No lugar mais íntimo dos nossos sapatos

Notícias Magazine

Numa edição de moda, toda glamour, brilhos e elegância, fica mal fa­lar do mau odor dos pés e dos sapatos? É capaz. Mas a Notícias Magazine não é – nem nunca foi – uma revista de moda e coisas fúteis. É porque acompanha­mos os interesses dos nossos leitores que fazemos uma revista dedicada à mo­da, por esta altura, quando chega a estação do calor, e mais tarde no ano, quan­do o frio voltar. Porque os armários estão bafientos e todos nós com vontade de lhes dar uma volta. Porque trocar um casacão cinzento por uma blusinha de al­ças, às flores, pode fazer tanto por nós como uma caixa de Prozac. Porque a mo­da faz-nos à alma aquilo que a primavera opera na natureza: fá-la florescer.

Em Portugal, a moda é ainda um pouco mais do que isso. É economia. Cla­ro que nós não lhe chamamos moda, até porque estamos quase sempre antes dos desfiles, das passerelles e das marcas que garantem esse epíteto às roupas que fazemos por cá. Estamos no tecer e no cortar e no coser. Estamos no tecido e na sola do sapato. Estamos no próprio sapato.

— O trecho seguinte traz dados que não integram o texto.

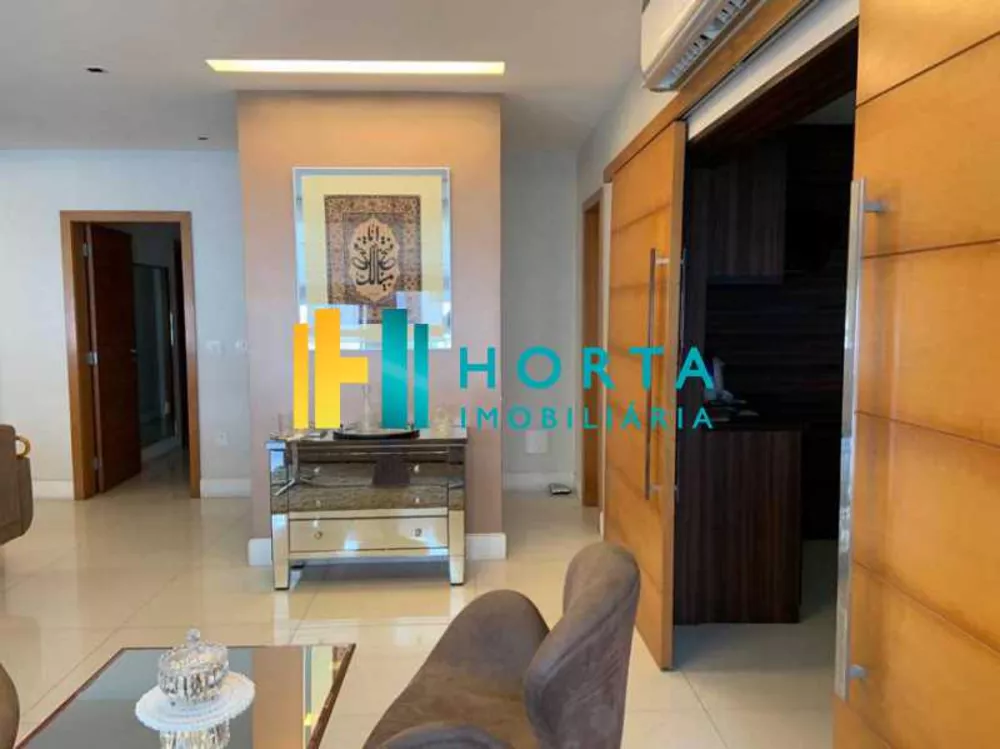 Apartamento, 7 quartos, 300 m² - Foto 28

E é nos lugares mais íntimos de um sapato que está o Centro Tec­nológico do Calçado de Portugal. E aqui regresso à questão do mau odor, que também tem essa designação em que o leitor está a pensar mas que – essa sim – me recuso a escrever numa edição de moda. Este importante laboratório foi criado, não por decreto, como costuma acontecer, mas pela vontade de uma indústria inteira – a do calçado, através da APICAPS – que dele sentiu necessidade.

Quem fabricava sapatos em Portugal começou, há quase três décadas, nos anos 1980, a sentir que precisava de evoluir de forma consistente, isto se que­ria enfrentar um dos mercados mais competitivos no mundo da moda. No merca­do mundial do calçado não interessa apenas o estilo e a assinatura – ou, por vezes, a grande falta de estilo que se transforma em estilo apenas porque leva uma assinatura – mas a qualidade intrínseca dos produtos que se vende. Ou seja, não interessa apenas se um sapato é bonito. Um sapato vende-se sobretudo se tem qua­lidade e é confortável, e ambas as caraterísticas são verificáveis… no pé.

É por isso que o mau odor dos sapatos é um assunto tão importan­te – para esta revista e para a nossa economia. Porque, apesar de ser uma questão pouco glamorosa, ela pode determinar se um sapato português tem ou não sucesso. Pode dizer-se que o mau odor – ou como livrar-se dele – é o santo graal para os investigadores do laboratório de investigação em calça­do. O que eles procuram é fazer o sapato perfeito, que não cheire mal. Estu­dam tecidos e peles, as reações do pé, as micropartículas e as bactérias. «Há mais de dez anos que estamos a estudar soluções e a verdade é que conse­guimos introduzir melhorias», diz uma das investigadoras, na nossa repor­tagem. Mas os industriais e os consumidores não estão completamente sa­tisfeitos? «Pois não, e com razão. Por isso, continuamos empenhados em re­solver esse problema.» É assim, desta vontade focada e das suas aplicações práticas, que se faz o maior caso de sucesso da indústria produtiva e – oh, panaceia para todos os nossos males – exportadora.

Esta edição da Notícias Magazine dedicada à moda tem também, como sempre, as histórias que temos a certeza de que vão interessar os leitores, mui­to para além das belas e curiosas fotos que costumam enxamear as edições de moda. E que não se ficam por elas próprias, mas são inspiradoras. Entram nes­ta categoria as histórias de duplas que têm construído o seu sucesso em par­ceria. Funcionam como boas metáforas para explicar como um bom resulta­do raramente é fruto de vontades – ou voluntarismos – singulares, mas antes obra de equipas. Por muito que o mundo da moda seja assente em assinaturas, estrelato e famas individuais.